Infidelity is a complex and controversial issue that has plagued relationships and marriages throughout history. Although cheating or infidelity is done by individual choices and caused by unavoidable circumstances, there are other factors that contribute to the prevalence of infidelity, and these are the societal and cultural factors. It is essential to identify the contribution of societal and cultural factors to infidelity.
This blog will give readers a not-so-common perspective on cheating and how societal and cultural factors can strain relationships.
- Changing attitudes towards monogamy and considering the polyamory norm of other cultures. It cannot be denied that society’s change of attitude toward monogamy and relationships greatly impacts infidelity rates. The traditional concept of lifelong monogamy is no longer what most people prioritize nowadays and is actually more interested in open relationships, casual hookups, and polyamory, which is often fueled by pop culture and media.
- Hyper-sexualized media and objection. What the media shows to the general public plays a significant role in shaping societal perceptions and behavior. Showing sexualized images and messages may lead to a culture of objectification. Thus, people may perceive others as sexual objects. And because of this, it can form an emotional connection within individuals, especially those in committed relationships, to seek excitement toward others who they see in an objectified way.
- Social media and digital technology. Advancements in technology also have its downside. Social media platforms have revolutionized how people interact and connect with each other. Although these platforms can provide entertainment for people, it also creates new avenues for emotional and physical infidelity. By having secret identities online, individuals will find it easy to pursue casual encounters that will later develop into an affair.
- Unrealistic expectations and pressures from society. Unfortunately, societal pressures, such as setting standards of beauty, success, and happiness, can strain an individual’s self-esteem, eventually affecting their perspective in relationships. The desire for validation and seeking external approval may lead people to seek emotional or physical intimacy outside their relationships. Having feelings of dissatisfaction is also fueled by setting unrealistic expectations of romance and sexual satisfaction, making an individual more vulnerable to infidelity.
- Gender roles and cultural norms. Some of the factors that can heavily influence the dynamics of a relationship and contribute to infidelity are cultural norms and gender roles. Due to traditional gender roles, men tend to feel a greater sense of entitlement to participate in extramarital affairs. On the other hand, women who feel disempowered within their relationship or encounter gender inequality may result to seeking validation and connection other than their own partners.
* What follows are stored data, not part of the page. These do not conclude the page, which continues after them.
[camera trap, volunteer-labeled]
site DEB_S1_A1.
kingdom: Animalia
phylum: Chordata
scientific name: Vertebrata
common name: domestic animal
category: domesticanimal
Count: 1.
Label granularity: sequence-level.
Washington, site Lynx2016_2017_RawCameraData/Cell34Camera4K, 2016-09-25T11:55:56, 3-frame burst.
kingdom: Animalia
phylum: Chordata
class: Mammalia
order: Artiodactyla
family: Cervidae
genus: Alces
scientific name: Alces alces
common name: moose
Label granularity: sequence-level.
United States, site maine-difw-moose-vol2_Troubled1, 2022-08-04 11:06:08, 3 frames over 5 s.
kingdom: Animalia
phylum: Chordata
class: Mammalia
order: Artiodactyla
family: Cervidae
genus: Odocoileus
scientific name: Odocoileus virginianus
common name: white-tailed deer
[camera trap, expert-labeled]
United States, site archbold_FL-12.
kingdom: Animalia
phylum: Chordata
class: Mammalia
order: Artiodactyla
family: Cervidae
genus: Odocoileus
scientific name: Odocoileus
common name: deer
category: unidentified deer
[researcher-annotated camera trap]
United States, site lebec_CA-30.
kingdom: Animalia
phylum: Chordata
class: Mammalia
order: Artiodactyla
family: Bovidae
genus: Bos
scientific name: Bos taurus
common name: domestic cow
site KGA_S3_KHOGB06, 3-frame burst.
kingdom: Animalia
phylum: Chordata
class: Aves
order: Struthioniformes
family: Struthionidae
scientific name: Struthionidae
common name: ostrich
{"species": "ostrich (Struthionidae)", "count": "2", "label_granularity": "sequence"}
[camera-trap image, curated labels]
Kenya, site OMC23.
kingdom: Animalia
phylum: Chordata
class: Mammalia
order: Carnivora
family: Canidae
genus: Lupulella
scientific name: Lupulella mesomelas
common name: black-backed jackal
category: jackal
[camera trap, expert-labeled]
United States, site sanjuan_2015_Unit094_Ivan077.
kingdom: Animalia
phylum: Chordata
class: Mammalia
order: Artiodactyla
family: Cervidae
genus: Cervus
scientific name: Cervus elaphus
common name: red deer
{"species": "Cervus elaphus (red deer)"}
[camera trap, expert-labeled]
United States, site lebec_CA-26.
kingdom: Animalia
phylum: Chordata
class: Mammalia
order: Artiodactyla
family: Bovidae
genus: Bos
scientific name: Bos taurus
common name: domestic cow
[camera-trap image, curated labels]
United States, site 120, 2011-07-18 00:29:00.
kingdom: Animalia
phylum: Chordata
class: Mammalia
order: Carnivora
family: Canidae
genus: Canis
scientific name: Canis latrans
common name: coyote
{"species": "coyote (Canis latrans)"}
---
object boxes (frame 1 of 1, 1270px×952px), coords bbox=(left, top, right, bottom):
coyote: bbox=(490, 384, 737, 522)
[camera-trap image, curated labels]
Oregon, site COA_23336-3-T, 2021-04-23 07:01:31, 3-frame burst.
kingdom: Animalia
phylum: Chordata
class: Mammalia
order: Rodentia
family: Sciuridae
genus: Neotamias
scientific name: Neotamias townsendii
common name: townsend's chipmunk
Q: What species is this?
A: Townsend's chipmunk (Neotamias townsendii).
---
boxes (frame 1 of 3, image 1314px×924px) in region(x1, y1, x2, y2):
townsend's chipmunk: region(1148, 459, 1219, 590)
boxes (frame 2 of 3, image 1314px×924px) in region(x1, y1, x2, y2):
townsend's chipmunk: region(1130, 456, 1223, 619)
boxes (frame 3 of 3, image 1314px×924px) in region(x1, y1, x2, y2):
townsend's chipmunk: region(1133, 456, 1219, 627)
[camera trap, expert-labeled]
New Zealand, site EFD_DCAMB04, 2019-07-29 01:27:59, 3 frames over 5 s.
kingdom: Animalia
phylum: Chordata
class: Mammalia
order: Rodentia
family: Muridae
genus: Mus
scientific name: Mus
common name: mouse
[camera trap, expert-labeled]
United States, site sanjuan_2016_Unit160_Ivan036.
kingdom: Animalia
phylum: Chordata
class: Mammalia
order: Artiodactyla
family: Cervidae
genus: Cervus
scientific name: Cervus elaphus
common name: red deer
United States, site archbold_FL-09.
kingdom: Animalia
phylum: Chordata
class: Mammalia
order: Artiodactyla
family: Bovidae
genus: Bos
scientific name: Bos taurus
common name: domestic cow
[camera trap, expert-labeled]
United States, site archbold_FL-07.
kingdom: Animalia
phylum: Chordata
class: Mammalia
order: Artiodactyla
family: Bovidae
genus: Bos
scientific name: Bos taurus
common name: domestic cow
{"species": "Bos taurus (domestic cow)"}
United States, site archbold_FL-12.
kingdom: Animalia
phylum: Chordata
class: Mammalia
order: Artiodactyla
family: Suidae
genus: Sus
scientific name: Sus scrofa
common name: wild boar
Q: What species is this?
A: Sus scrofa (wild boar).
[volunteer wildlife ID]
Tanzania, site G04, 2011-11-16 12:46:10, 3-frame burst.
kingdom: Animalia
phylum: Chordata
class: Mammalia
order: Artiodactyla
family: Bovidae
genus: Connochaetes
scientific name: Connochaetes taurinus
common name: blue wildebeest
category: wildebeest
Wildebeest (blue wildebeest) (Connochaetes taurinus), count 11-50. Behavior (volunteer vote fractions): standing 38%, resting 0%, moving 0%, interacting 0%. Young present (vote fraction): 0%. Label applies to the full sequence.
Now that society and culture are proven to have caused the prevalence of infidelity, everyone needs to know that each of them should be responsible for their own actions and choices. Despite the various influences of external factors on a relationship, infidelity can still be avoided in the following ways.
- Empowering gender equality to mitigate the power imbalances that contribute to infidelity
- Engaging in relationship education programs to gain the necessary skills to overcome challenges in relationships
- Broadening the understanding of monogamy to help individuals explore different options and be able to find relationship structures that suit them most
- Encouraging media literacy and critical thinking to help individuals have a broader knowledge and discerning eye about the effects of hyper-sexualized media
- Fostering an environment of honest communication between partners, encouraging open discussions about their deepest desires, needs, and boundaries
Therefore, infidelity in relationships cannot be solely attributed to society and culture. Personal choices and certain circumstances can also have a huge impact. However, in order to understand the roots of infidelity, it is also critical to acknowledge the influence that societal and cultural factors bring in changing an individual’s perspective in relationships.
The consequences of infidelity can be overwhelming and may leave the victim feeling a surge of emotions such as anger, betrayal, remorse, and pain, which can affect their emotional and mental health. That is why it is crucial for partners to be observant and perceptive of their surroundings and be more aware of their actions to prevent their relationship from falling into the snares of infidelity.